This project implements an AI player for Tic-Tac-Toe using the Minimax algorithm with Alpha-Beta pruning. It includes different aspects such as the basic implementation of the game, optimization with Alpha-Beta pruning, parallelization for performance improvement, and an enhanced version using heuristics.

## Table of Contents

1. [Introduction](#introduction)
2. [Features](#features)
3. [Setup](#setup)
- [Prerequisites](#prerequisites)
- [Installation](#installation)
4. [Usage](#usage)
5. [Algorithm Details](#algorithm-details)
- [Minimax Algorithm](#minimax-algorithm)
- [Alpha-Beta Pruning](#alpha-beta-pruning)
- [Parallelization](#parallelization)
- [Heuristic Evaluation](#heuristic-evaluation)
6. [Performance Comparison](#performance-comparison)
7. [Future Enhancements](#future-enhancements)
8. [Contributing](#contributing)
9. [License](#license)

## Introduction

This project implements a Tic-Tac-Toe game AI using Python, focusing on the Minimax algorithm with Alpha-Beta pruning. The AI is designed to play optimally against a human player, making decisions based on the game state evaluation without exploring unnecessary branches of the game tree.

## Features

- **Basic Tic-Tac-Toe Game**: Implements a simple console-based Tic-Tac-Toe game where a human player can play against the AI.

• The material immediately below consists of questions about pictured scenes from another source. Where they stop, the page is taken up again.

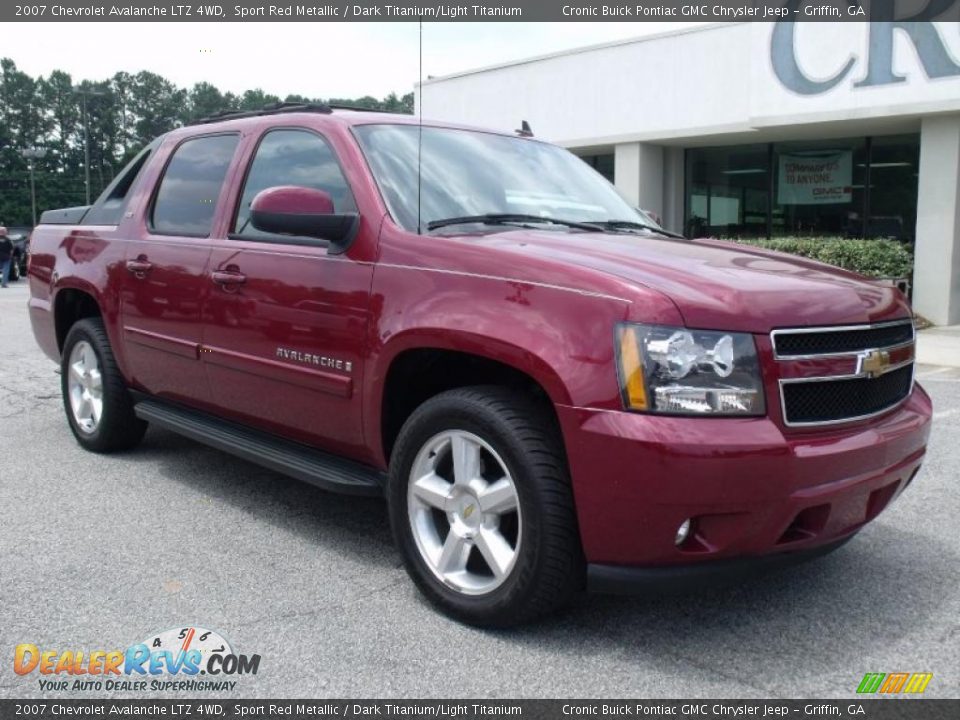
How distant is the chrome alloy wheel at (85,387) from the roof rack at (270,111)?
1.52 meters

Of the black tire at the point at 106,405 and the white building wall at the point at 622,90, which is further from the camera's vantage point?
the white building wall at the point at 622,90

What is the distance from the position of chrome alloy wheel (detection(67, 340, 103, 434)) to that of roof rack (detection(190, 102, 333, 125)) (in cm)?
152

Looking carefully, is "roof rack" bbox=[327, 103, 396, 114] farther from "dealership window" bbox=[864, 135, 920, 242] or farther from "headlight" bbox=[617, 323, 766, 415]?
"dealership window" bbox=[864, 135, 920, 242]

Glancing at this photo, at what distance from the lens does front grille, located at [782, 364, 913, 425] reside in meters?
2.80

- **Minimax Algorithm**: Utilizes the Minimax algorithm to evaluate the game state and choose the best possible move for the AI.

- **Alpha-Beta Pruning**: Optimizes the Minimax algorithm by implementing Alpha-Beta pruning, reducing the number of nodes evaluated and improving performance.

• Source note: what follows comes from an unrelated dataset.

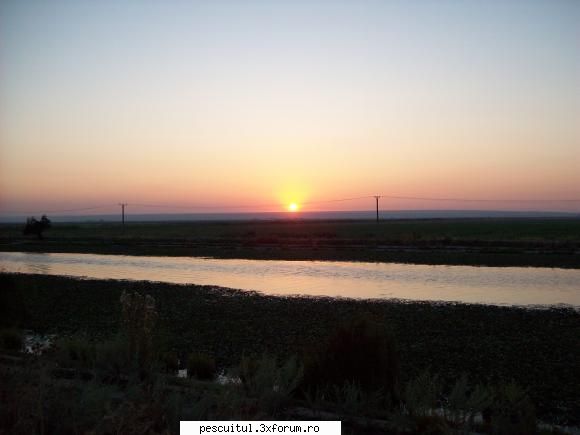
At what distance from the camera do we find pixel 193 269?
3234 cm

- **Parallelization**: Offers a parallelized version of the Alpha-Beta pruning algorithm using multithreading to further enhance performance on multicore systems.

- **Heuristic Evaluation**: Includes an enhanced version of the AI using heuristic evaluation for non-terminal game states, allowing quicker pruning of unpromising branches.

## Setup

### Prerequisites

To run this project, ensure you have the following installed:

- Python 3.x
- [ThreadPoolExecutor](https://docs.python.org/3/library/concurrent.futures.html#threadpoolexecutor) (for parallelization, included in Python standard library)

### Installation

Clone the repository:

```bash
git clone https://github.com/your-username/tic-tac-toe-minimax.git
cd tic-tac-toe-minimax
```

No additional packages are required beyond Python's standard library.

## Usage

To play the Tic-Tac-Toe game against the AI, simply run:

```bash
python main.py
```

Follow the on-screen instructions to make your moves against the AI. The AI will respond with its optimal moves based on the Minimax algorithm with Alpha-Beta pruning.

## Algorithm Details

### Minimax Algorithm

The Minimax algorithm is a decision-making algorithm that is used for finding the optimal move in a two-player, zero-sum game.

### Alpha-Beta Pruning

Alpha-Beta pruning is an optimization technique for the Minimax algorithm that reduces the number of nodes evaluated in the search tree.

### Parallelization

Parallelization using Python's `ThreadPoolExecutor` allows the Alpha-Beta pruning algorithm to evaluate multiple potential moves concurrently, improving performance on multicore processors.

### Heuristic Evaluation

Heuristic evaluation is used to estimate the desirability of a game state without exploring all possible moves. It guides the AI to prioritize more promising branches of the game tree, thereby reducing search space.

## Performance Comparison

The performance of the AI with and without Alpha-Beta pruning, as well as the parallelized version, can be compared in terms of the number of nodes evaluated and execution time.

## Future Enhancements

- **Graphical User Interface (GUI)**: Implement a GUI for a more interactive gameplay experience.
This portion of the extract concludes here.